O Restaurante Sumimi oferece no cardápio opções que mesclam os pratos tradicionais do povo Kambeba com a culinária regional amazônica e já conquistou prêmios, além de muitos clientes ao longo destes anos. Gerenciado pela empreendedora Neurilene Cruz, o restaurante é comunitário das mulheres Kambeba e faz parte da comunidade do Hub de bioeconomia amazônica, secretariado pela Fundação Amazônia Sustentável (FAS).
“Aqui na nossa comunidade nós trabalhamos juntas, então dependo das demandas de pedidos vamos agregando mais mulheres aos serviços do restaurante. Quando comecei a empreender com o restaurante contei com a ajuda de um arquiteto que estava desenvolvendo um trabalho aqui na comunidade e não pensei em investir num negócio para mim e sim, num negócio que pudesse fortalecer todas as mulheres da comunidade e até de outras vizinhas”,
comentou Neurilene Cruz.
Histórico
Logo no início o nome do restaurante era ASMIGK — Associação das Mulheres Indígenas Kambebas – Sumimi na língua Kambeba significa o nome de um pássaro chamado Japiim. Neurilene conta que a mudança do nome aconteceu pela identificação dessas mulheres com o animal da fauna local.
“Esses pássaros estão entre os tecelões do Novo Mundo, o que significa que as fêmeas fazem um incrível trabalho artesanal, tecendo ninhos de gravetos, capim e fibras de palmeira e eles ainda imitam vários sons e sempre estão inovando, então achamos que era o nome ideal para o nosso restaurante, pois assim que nós nos vemos aqui, sempre inovando e construindo juntas”,
explica a gerente Neurilene Cruz.
As indígenas empreendedoras que põem em prática os preceitos da gastronomia sustentável, usando os produtos de acordo com a estação já ganharam um prêmio. Em 2016, elas competiram num concurso de gastronomia organizado pelo Consulado da Mulher com um prato típico do Povo Kambeba; o Fani, feito com macaxeira ralada e o gigante dos rios amazônicos, o pirarucu, envoltos na folha da bananeira e assados na brasa. O prêmio trouxe novos eletrodomésticos e uma quantidade em dinheiro revertida em melhorias para o restaurante.

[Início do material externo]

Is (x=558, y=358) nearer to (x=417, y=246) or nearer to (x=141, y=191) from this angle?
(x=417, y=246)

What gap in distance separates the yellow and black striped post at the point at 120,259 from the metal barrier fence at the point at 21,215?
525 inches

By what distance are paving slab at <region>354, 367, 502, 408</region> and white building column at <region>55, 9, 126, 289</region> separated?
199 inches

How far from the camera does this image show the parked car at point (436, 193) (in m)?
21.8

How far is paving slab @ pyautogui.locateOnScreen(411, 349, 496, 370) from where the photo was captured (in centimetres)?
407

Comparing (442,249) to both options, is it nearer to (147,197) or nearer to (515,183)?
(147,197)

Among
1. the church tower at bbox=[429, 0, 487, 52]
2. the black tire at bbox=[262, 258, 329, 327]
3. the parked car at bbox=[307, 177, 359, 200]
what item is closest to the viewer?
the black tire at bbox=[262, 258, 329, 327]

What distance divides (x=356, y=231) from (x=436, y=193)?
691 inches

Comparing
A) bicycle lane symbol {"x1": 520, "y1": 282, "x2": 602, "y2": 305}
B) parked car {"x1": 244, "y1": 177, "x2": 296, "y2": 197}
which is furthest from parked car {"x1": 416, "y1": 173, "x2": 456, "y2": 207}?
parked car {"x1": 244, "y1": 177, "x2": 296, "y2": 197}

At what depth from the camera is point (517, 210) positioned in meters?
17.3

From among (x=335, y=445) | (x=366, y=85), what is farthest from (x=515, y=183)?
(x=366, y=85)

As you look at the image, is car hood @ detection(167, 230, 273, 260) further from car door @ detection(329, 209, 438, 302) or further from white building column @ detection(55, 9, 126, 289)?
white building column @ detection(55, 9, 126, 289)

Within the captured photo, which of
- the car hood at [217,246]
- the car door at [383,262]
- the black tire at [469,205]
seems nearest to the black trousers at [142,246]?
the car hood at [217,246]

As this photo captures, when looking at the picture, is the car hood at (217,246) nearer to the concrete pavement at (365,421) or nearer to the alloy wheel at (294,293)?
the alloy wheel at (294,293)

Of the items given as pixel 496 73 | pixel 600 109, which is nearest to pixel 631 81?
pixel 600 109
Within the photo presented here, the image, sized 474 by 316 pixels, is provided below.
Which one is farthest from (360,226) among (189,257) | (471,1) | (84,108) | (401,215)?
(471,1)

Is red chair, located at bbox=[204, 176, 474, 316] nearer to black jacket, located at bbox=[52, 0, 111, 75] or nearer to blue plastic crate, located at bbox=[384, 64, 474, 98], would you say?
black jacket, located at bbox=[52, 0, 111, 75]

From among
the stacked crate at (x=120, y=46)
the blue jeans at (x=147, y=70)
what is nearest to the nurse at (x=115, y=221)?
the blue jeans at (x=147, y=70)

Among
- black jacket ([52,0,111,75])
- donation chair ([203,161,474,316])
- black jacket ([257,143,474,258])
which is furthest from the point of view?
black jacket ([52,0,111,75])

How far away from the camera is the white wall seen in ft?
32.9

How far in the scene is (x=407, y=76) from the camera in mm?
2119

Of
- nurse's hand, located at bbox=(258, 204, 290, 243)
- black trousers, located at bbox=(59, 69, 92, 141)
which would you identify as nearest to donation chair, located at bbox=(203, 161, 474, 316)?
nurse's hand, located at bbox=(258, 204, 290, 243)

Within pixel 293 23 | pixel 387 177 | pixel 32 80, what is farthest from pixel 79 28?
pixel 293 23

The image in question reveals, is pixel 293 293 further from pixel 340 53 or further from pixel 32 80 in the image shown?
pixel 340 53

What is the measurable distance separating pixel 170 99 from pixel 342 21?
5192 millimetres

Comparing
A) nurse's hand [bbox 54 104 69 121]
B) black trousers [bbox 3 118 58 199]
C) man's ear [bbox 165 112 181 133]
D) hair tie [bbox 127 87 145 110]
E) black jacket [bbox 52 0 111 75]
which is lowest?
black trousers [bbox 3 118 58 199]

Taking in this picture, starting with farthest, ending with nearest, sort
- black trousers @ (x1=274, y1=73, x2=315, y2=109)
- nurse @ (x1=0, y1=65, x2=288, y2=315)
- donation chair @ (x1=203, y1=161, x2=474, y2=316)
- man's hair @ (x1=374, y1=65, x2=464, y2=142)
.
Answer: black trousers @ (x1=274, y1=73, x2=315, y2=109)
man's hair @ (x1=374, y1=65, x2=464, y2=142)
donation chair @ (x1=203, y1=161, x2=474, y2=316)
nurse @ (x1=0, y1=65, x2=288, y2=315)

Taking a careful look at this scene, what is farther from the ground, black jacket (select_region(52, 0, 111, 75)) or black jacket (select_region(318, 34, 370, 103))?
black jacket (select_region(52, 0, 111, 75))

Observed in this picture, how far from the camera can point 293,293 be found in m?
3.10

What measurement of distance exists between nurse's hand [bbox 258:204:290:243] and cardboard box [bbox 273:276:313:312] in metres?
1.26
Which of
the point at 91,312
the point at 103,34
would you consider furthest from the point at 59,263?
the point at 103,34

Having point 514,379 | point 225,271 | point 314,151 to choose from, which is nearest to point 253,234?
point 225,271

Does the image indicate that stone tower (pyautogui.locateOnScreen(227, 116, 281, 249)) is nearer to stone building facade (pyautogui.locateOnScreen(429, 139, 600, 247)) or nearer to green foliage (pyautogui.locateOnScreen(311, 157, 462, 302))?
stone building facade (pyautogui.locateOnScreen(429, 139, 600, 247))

A Comunidade Três Unidos reúne atualmente 40 famílias de indígenas do Povo Kambeba e tudo começou quando o pai de Neurilene, o tuchaua Waldemir da Silva resolveu que não ficaria mais na aldeia Igarapé Grande, localizada no município de Alvarães localizado a 531 quilômetros de distância da capital do Amazonas, Manaus.
A motivação da mudança da família de Neurilene da região do Rio Solimões para a do Rio Negro, mais precisamente no Rio Cueiras, foi uma tragédia familiar.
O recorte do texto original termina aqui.